Устав монастыря был категоричным: старики должны были жить в одном помещении, а старухи – в другом. Исключения допускались очень редко, в том случае, когда принимали престарелую супружескую пару и не могли предоставить ей отдельную комнату. Муж и жена имели право встречаться в определенное время дня в комнатах отдыха, в библиотеке и, чаще всего, в саду. Из окна больничного отделения Элизабет часто наблюдала с волнением за этими старыми супругами, сидящими рядом на скамейке.

Все приюты были построены по одному образцу: с одной стороны здание для женщин, с другой – для мужчин. Между ними находились широкие аллеи для прогулок, сад, часовня – единственное место, где могли собраться все, чтобы помолиться – но разделение продолжалось и здесь: скамейки слева были предназначены для женщин, а скамейки справа – для мужчин, – условие, необходимое для того, чтобы поддержать полное согласие среди сотен стариков и старух, у которых далеко не всегда был спокойный характер. С возрастом характер портится…

Особенно тяжелым был характер у старух. Почти все недолюбливали друг друга и никогда не были довольны постоянным уходом и добротой, которая их окружала. Их спальни, столовые, комнаты отдыха и внутренний двор были идеальной площадкой, где расцветали сплетни, злословие, зависть и скаредность. И каждый раз, когда это было необходимо, улыбка, а иногда и окрик сестры, восстанавливали мир, бывший на самом деле лишь перемирием.

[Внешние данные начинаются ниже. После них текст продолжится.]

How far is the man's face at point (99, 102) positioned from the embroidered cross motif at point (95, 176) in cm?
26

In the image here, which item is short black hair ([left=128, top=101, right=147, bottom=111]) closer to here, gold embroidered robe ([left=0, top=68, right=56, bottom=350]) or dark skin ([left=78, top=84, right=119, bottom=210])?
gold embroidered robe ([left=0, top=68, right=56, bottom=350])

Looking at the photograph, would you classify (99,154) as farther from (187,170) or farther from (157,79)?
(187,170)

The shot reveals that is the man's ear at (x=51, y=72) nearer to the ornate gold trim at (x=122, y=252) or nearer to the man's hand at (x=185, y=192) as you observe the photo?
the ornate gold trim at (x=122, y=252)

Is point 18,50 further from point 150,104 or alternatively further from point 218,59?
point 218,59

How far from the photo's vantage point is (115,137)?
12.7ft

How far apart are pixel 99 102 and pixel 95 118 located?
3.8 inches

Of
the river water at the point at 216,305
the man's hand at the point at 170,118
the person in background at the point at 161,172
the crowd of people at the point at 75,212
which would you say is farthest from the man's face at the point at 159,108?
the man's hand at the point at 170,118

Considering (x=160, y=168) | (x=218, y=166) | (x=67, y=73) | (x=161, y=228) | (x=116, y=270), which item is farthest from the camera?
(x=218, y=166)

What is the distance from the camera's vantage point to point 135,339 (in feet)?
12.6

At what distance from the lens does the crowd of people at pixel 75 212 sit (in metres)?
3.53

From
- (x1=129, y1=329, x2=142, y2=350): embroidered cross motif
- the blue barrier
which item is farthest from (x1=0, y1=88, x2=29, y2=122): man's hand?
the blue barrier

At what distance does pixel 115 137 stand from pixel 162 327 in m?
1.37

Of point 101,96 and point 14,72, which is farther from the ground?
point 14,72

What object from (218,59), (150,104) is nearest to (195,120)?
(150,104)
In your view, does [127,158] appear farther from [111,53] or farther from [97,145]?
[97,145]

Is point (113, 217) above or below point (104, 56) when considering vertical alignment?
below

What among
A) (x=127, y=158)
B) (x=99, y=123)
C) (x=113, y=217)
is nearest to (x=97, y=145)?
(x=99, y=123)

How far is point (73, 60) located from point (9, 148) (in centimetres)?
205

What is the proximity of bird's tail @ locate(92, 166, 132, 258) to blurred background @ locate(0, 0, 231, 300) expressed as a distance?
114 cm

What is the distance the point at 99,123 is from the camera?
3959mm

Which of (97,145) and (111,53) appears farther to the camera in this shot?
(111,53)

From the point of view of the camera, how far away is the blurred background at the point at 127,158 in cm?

Из всех сестер сестра Кэт, ирландка по происхождению, пользовалась самым большим авторитетом у старух, которые ее побаивались: никто в приюте не умел говорить таким грозным голосом.

– Если вы не прекратите, Мелани, я пожалуюсь матушке-настоятельнице, чтобы она лишила вас десерта сегодня вечером.

Иногда старухи были нарочно злы по отношению к тем, кто добровольно согласился быть их служанками. Если бы Жанне Жюган, основательнице ордена, пришло в голову учредить награды, чтобы оценить заслуги самых скромных сестриц, то все те, чье существование было посвящено уходу за старухами, все без исключения, заслужили бы орден Большого Креста за терпение.

Старики же вели себя намного послушнее. Вспоминая о них, Элизабет повторяла: «Это всего лишь дети, которые слишком быстро состарились».

Было семь часов утра. Услышав, что месса подошла к концу, она подумала: «Вот и время обхода». Под этим ласковым названием в приюте подразумевались самые грудные заботы, а иногда и самые непривлекательные в больничном отделении, где многие старики не могли подняться с постели. Некоторые, полностью парализованные, были прикованы к постели даже в течение нескольких лет, что не мешало им иметь всегда свежее белье, которое меняли ежедневно.

Для таких больных Элизабет была способна на все: она их умывала, кормила с ложечки, как маленьких детей, пыталась заставить их произнести несколько слов молитвы, рассказывала им сказки, читала газеты, стараясь их развлечь, выслушивала их жалобы и сетования. Нужно было, чтобы ни один из этих несчастных не чувствовал себя покинутым… Разве не сестра милосердия, похожая на Элизабет, увиденная Чарльзом Диккенсом на войне в 1846 году, вдохновила его на такие строки: «От этой женщины веет таким спокойствием и святостью, что, увидя ее, я почувствовал себя в присутствии высшего существа, а ее слова так проникали в мое сердце, что глаза мои наполнились слезами».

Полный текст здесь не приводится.